There is a strategy that if used properly can help you not only save your best for the end of the race, but also to really manage a race so that you are at your peak effectiveness. There is no special name for it, but you will often find that top runners use some variation of this strategy in their efforts to dominate the race scene. Every race, I usually see a lot of the same people and the ones that continue to win are the ones that use this strategy. So, in an effort to share what Ive learned in my racing journey, I am going to let you in on the big “secret” of managing your pace to win. Keeping Time The first key is to keep an accurate measure of your training times and distances so you can get an idea of your maximum and average output. It really helps if you have a few races under your belt so you know what your PRs are and have an idea of what race pace feels like, but if you do not, it is not that big of a deal.
Im going to use a 10k example because it is one of the most popular race types, but you can use the same strategy for longer races as well. Take your average race/practice distance and time and divide them to calculate your overall pace per mile. For example, lets say you normally run 6 miles in about 48 minutes. That is 8 minutes per mile. Now, lets say you think you can finish a 10k race in about 47 minutes and you want to set a new PR. That leaves you at about 7:33 per mile. Now, the key is to start at a slower than average pace to give you time to get your legs under you and the adrenaline steadied. So, add about 10-15 seconds to your pace, which means you start at say a 7:48/mile pace. I know it seems odd to start slower and finish faster, but the science behind this is that if you start too fast too early it will cause your legs to build up lactic acid which will cause you pain the entire race. If you start slower than normal, you will hit your rhythm with plenty of energy left to go and you will not feel much of the burn till after the race.
Putting It All Together
So, take the first 3 miles at a longer pace than normal, take the next 3 at a normal pace (7:33ish), and then take the last 3 at a quicker pace subtracting the same number you added for the first 3. So essentially you end up with 3 miles @ 7:48, 3 miles @ 7:33, and 3 miles @ 7:18 for a total time of about 47 minutes. I know what you are thinking, “how am I supposed to finish stronger when I am tired?” The answer is that your adrenaline and other biological factors will help you more than you realize. Normally, by the 2/3 marker, the body is numb from pain and hitting a breathing and striding rhythm.
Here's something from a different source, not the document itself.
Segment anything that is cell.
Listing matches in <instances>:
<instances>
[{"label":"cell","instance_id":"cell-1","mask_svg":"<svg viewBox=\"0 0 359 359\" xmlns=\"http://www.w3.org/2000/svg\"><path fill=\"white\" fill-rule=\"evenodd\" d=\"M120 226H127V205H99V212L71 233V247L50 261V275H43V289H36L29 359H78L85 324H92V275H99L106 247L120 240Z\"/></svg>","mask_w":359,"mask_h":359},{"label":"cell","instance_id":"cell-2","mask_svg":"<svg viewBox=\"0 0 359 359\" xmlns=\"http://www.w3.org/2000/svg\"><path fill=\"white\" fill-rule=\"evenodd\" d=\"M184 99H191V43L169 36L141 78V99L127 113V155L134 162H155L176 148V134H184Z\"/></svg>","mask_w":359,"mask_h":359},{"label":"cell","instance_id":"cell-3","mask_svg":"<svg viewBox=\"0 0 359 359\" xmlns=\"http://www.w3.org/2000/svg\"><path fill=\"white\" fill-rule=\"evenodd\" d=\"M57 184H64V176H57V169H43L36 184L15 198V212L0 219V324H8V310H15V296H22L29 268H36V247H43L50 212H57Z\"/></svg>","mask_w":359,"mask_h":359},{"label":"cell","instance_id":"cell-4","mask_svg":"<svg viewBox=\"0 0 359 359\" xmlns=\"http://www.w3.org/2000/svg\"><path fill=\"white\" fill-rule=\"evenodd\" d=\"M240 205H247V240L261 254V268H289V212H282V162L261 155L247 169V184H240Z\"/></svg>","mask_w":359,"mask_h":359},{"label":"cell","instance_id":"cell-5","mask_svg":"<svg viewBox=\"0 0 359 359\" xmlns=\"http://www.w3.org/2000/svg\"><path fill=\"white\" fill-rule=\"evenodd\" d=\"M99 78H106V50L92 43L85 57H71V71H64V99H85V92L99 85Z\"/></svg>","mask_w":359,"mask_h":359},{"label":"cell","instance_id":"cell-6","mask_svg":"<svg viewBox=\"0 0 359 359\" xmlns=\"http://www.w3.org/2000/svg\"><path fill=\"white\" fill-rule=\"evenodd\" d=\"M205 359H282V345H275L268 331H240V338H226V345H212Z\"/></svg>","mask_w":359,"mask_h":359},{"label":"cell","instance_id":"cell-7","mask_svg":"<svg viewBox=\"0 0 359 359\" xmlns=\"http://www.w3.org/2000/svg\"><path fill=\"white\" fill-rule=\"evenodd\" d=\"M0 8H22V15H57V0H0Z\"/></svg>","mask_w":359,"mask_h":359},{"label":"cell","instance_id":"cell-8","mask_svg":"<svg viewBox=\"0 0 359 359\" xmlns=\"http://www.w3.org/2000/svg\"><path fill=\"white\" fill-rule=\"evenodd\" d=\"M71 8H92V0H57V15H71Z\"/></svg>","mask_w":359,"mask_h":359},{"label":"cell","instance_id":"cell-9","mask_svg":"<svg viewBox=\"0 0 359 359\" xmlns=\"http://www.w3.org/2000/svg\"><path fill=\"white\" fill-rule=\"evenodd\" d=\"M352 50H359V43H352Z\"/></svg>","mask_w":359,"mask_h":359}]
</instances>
You can use this to your advantage to really prove to those “sprinters” that smarts beats quickness every time. This is the strategy that I, my peers, and my competition all use to our advantage. This is really where experience beats youth and where you can make improvements outside of your normal training regime. Make sure you share the news as you pass those that are walking the last mile of the race. They will appreciate it.